Life living as a blended family of biological and adoptive children in the case of our family. No matter your adoptive family’s make-up, your tapestry is your own.

A beautiful handiwork of the Master Crafter.


7 thoughts on “Adoption in Hindsight

  1. annaclaire07

    This is such a powerful, honest and true post, Leslie. Thank you for having the courage to say things so honestly.

    1. Leslie Post author

      Thank you sweet friend! I have so much I NEED to say. I just can’t contain it anymore. I don’t have many people to talk to about this stuff and the ones I do are Mommas like me who are busy 24/7 with staying the course and navigating this stuff with their own families. I am realizing my voice, my words, are useful to others. And that is good. I do appreciate the affirmation from someone whose wisdom I value and trust!

    1. Leslie Post author

      Thank you Nancy. I am trying … feel free to share! I hope others who need to read it can and will. I also hope some professionals in the adoption world, especially those who haven’t adopted, will read it.

  2. Amy

    Love your post! Wish every adoption agency which have prospective parents read this! We have realized the absolute necessity of support after our girls came home, as well as the reality of parenting children from hard places. We did lots of reading/conferences/DVDs before adopting but living it is a whole different thing—and it is very hard some days! But as you said, God provides and we can dig deeper than we thought, recognizing so many things that aren’t truly necessary in the big picture.

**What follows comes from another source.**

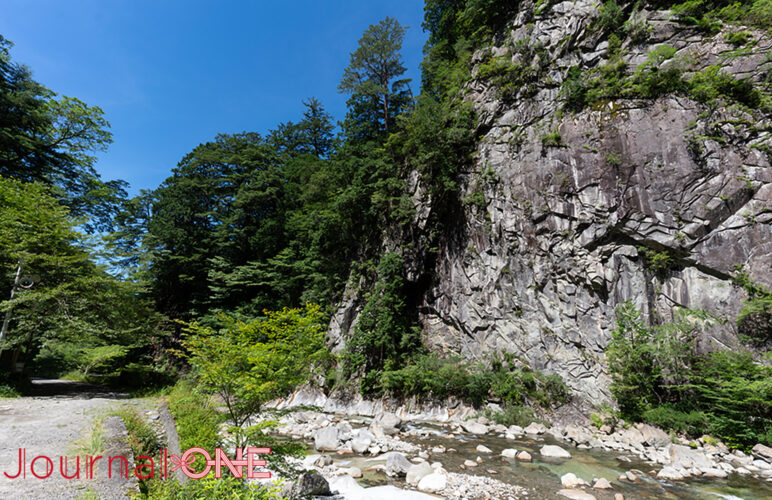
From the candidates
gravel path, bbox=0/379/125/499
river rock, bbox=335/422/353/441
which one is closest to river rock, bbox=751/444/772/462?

    We have an orphan ministry at our church and are trying our hardest to offer support to foster/adoptive parents—have tons of Purvis’ resources and offer support meetings. We continue to brainstorm how to get more families involved–either they don’t feel they need to educate before adopting (the kids will fit right in–this kills me!—families will spend more time on a kitchen remodel) or they won’t make time to come after adopting/fostering. Praying that we can get the word to those families who are desperate for someone to listen, care and offer support.

    Keep on sharing—there needs to be more “real life” in adoption blogs—for the kids’ sake!